• **Your assignment**: Return each line of the records with nothing changed, pictures excepted.

• **Study material**:
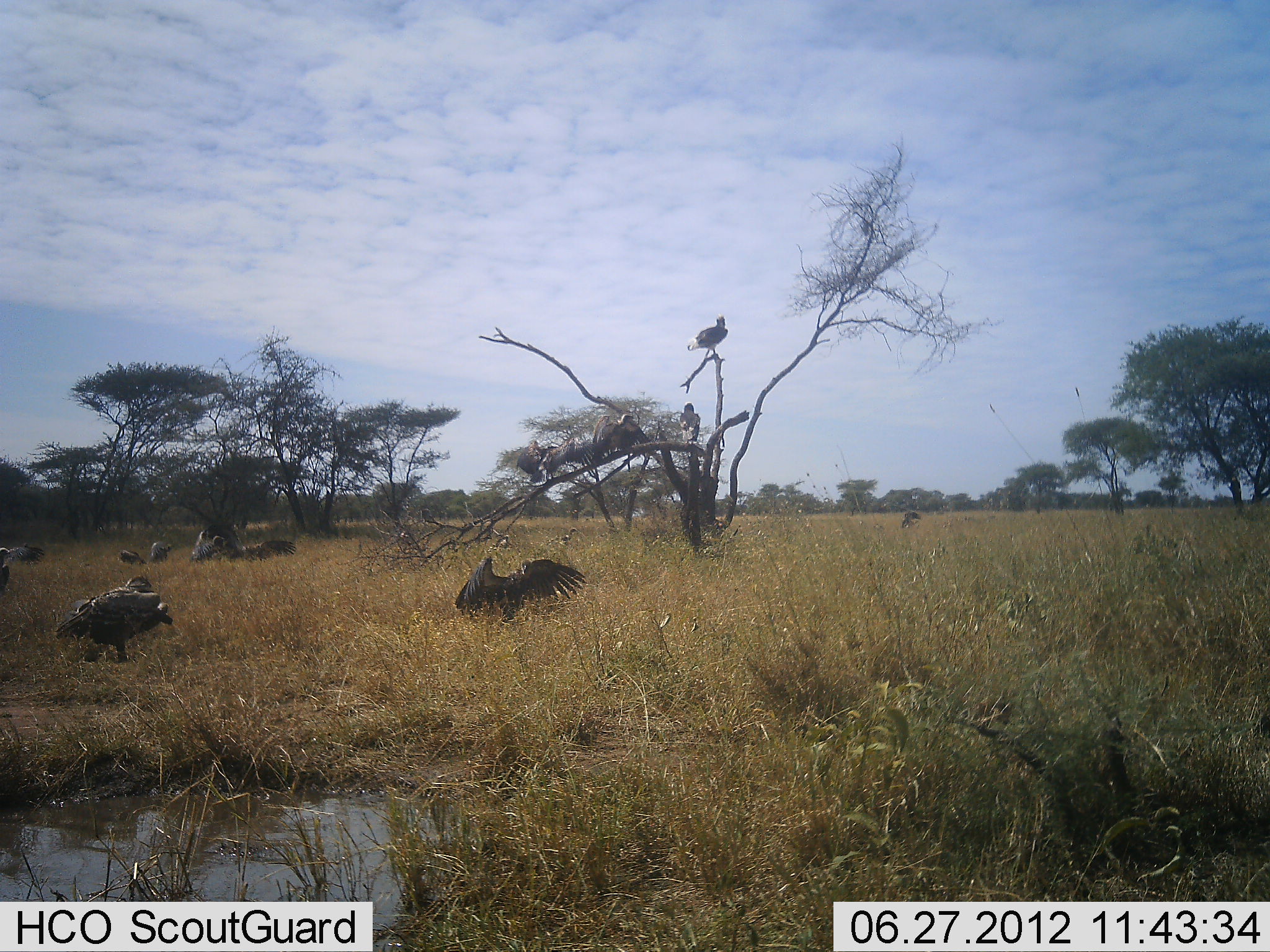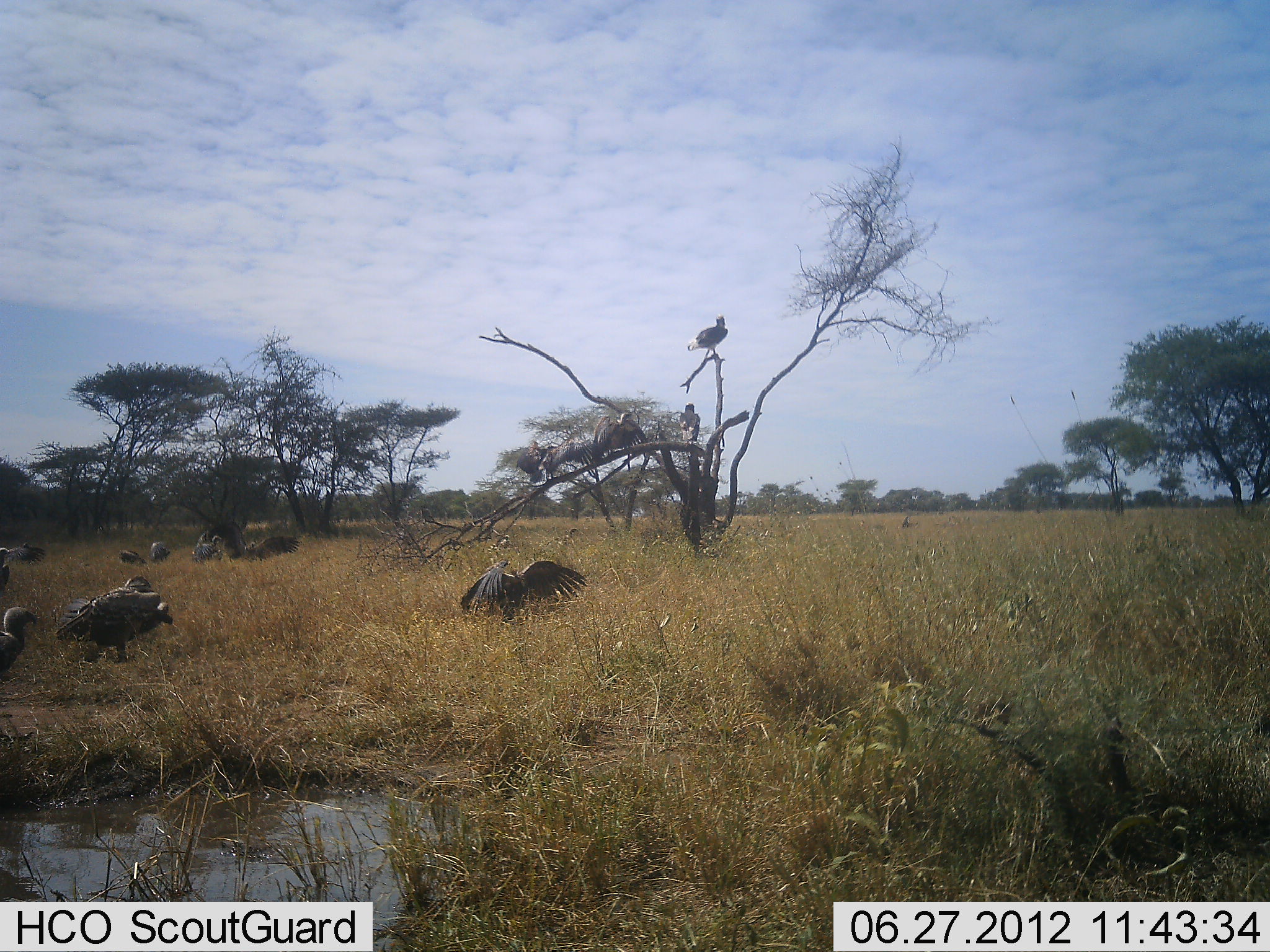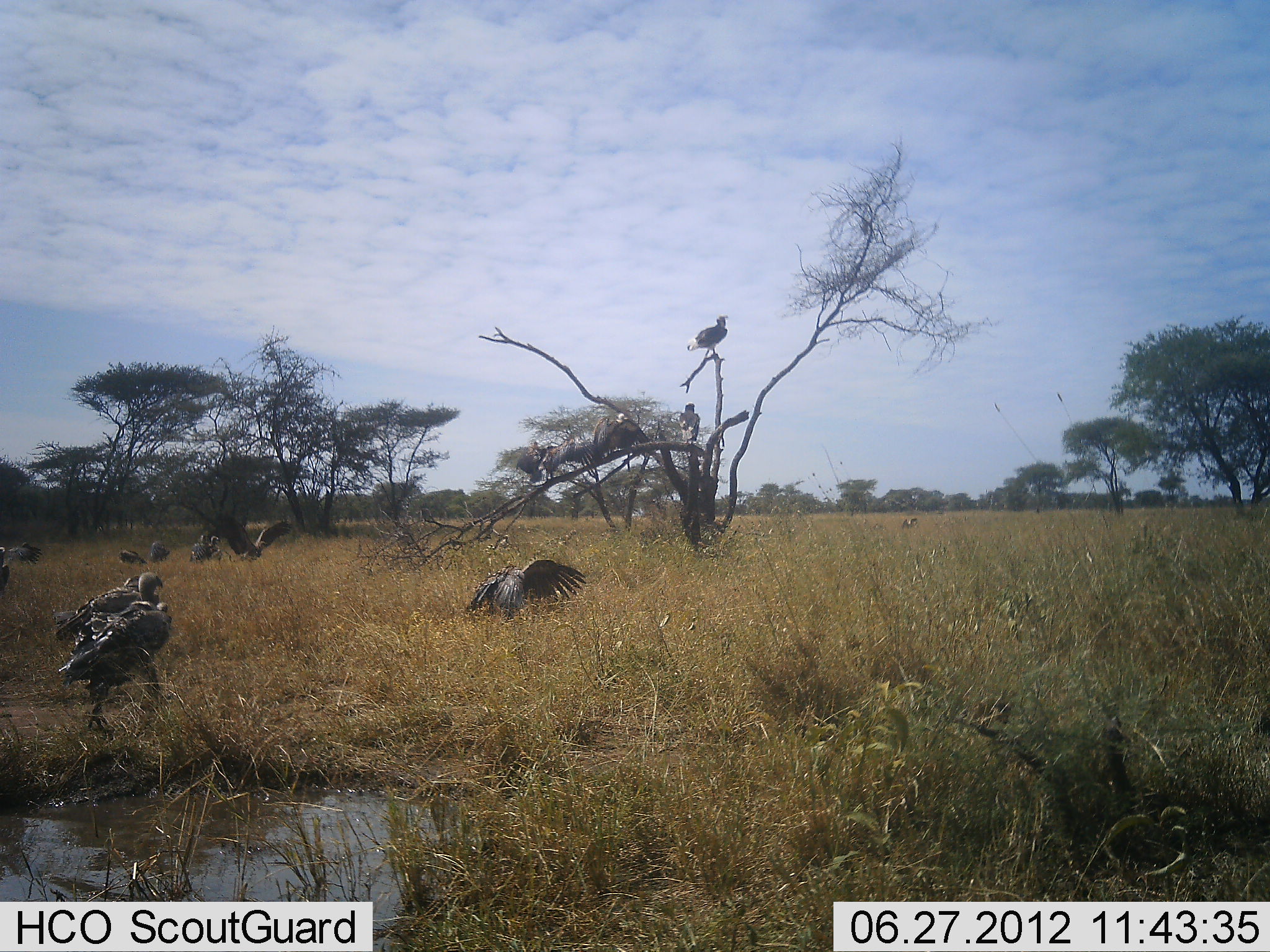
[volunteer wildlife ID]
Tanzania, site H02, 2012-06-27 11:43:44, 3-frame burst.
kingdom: Animalia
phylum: Chordata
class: Aves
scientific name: Aves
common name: bird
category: otherbird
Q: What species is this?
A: Otherbird (bird) (Aves).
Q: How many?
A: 11-50.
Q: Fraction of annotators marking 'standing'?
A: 30%.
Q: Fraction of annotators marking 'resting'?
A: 50%.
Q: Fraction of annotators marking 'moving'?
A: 70%.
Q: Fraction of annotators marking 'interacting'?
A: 20%.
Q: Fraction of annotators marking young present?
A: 10%.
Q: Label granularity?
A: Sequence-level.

• **Solution to this task**:
[volunteer wildlife ID]
Tanzania, site H02, 2012-06-27 11:43:44, 3-frame burst.
kingdom: Animalia
phylum: Chordata
class: Aves
scientific name: Aves
common name: bird
category: otherbird
Q: What species is this?
A: Otherbird (bird) (Aves).
Q: How many?
A: 11-50.
Q: Fraction of annotators marking 'standing'?
A: 30%.
Q: Fraction of annotators marking 'resting'?
A: 50%.
Q: Fraction of annotators marking 'moving'?
A: 70%.
Q: Fraction of annotators marking 'interacting'?
A: 20%.
Q: Fraction of annotators marking young present?
A: 10%.
Q: Label granularity?
A: Sequence-level.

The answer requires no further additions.